Garage Doors: Clopay R-18 panel doors
Home Controls: Integral to HVAC system
HVAC/Ducts: In-floor radiant system, Chiltrix CX34 air-to-water heat pump
Insulation: R-38 closed-cell spray foam insulation under floor; the rest is SIP except for air-sealing of rim-joists and other minor areas also using closed-cell spray foam
Landscaping: By owner, native trees or semi-dwarf fruit trees closer to house
Lighting: 100 percent LED, various manufacturers
Paints and Stains: Sherwin-Williams zero-VOC products (no stains)

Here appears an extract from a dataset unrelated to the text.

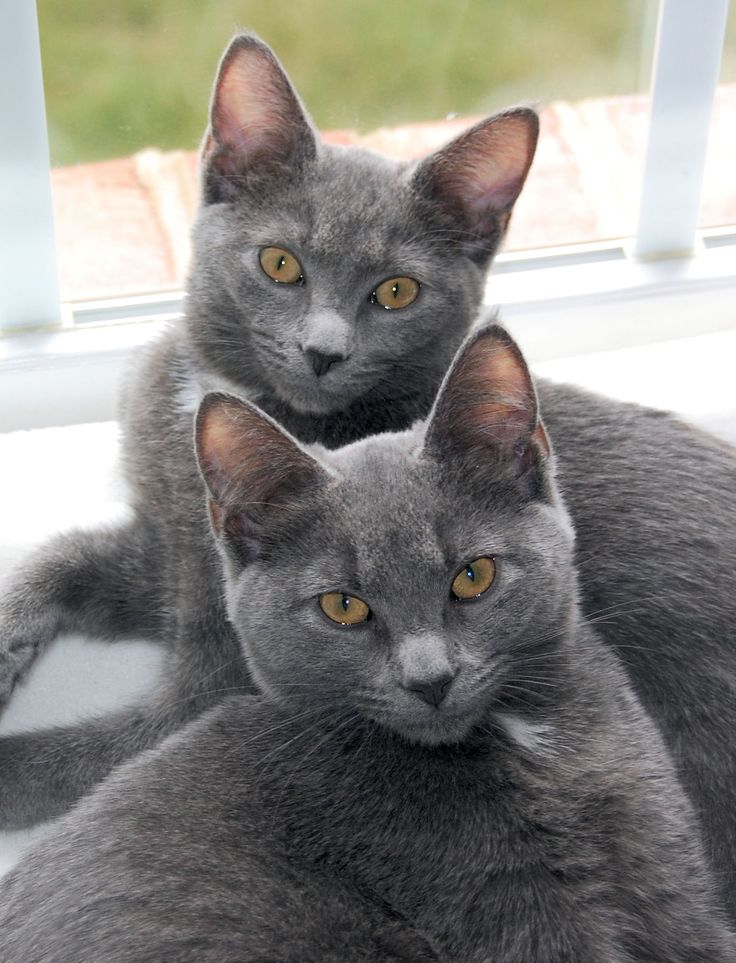 """The Korat was discovered in Ampur Pimai of the Korat province in Thailand. The earliest known record of the Korat appears in The Cat-Book of Poems or Smud Khoi of Cats, produced some time during the Ayudhya Period of Siamese History (1350-1767). This book presents the seventeen """"good luck"""" cats of Thailand, including the Korat, and is presently located at Bangkok's National Library."""
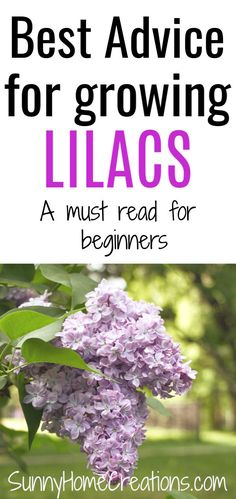 Learn how to plant, grow, and care for lilac bushes in your backyard garden. Lilacs have beautiful flowers that smell wonderful. This planting guide is perfect for beginner gardeners. art design landspacing to plant Lilac Tree, Lilac Flowers, Gardening For Beginners, Gardening Tips, Vegetable Garden, Garden Plants, Lilac Bushes, Outdoor Flowers, Flowering Shrubs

Plumbing/Plumbing Fixtures: Nebia shower valves and heads, Kohler wall-mounted toilets, Kohler sinks, Moen faucets
Renewable Energy Systems (solar, wind, etc.): 9.450 kW solar array, with room for another 4,725 watts for future car charging
Roof: Taylor Metals standing seam steel
Structural Components: Boise Cascade BCI joists, Glulam beams
Telecommunications: By owner, custom computerized system
Ventilation: Fantech CM200 HEPA filter, coupled to Fantech RVF6 range fan for balance; Panasonic WhisperGreen bath fan; HEPA filter; Chiltrix CX34
Water Filtration: Part of rain-water catchment system designed by RainBank of Seattle
Water Heating: Chiltrix CX34
Water Management (indoor/outdoor): Overflow water used for outside irrigation, with a 3,000-gallon tank for storage; indoor water is managed by low-flow faucets and short plumbing runs; hot water circulation system on timer to limit wasting of water while waiting for hot
Windows, Skylights, Patio Doors: Vinyltek triple-glazed Triple-Low-E glass, U-value average 0.16, high SHGC for optimum passive solar heating of concrete floor; large overhangs to limit excess summer solar gain and help with rain water collection.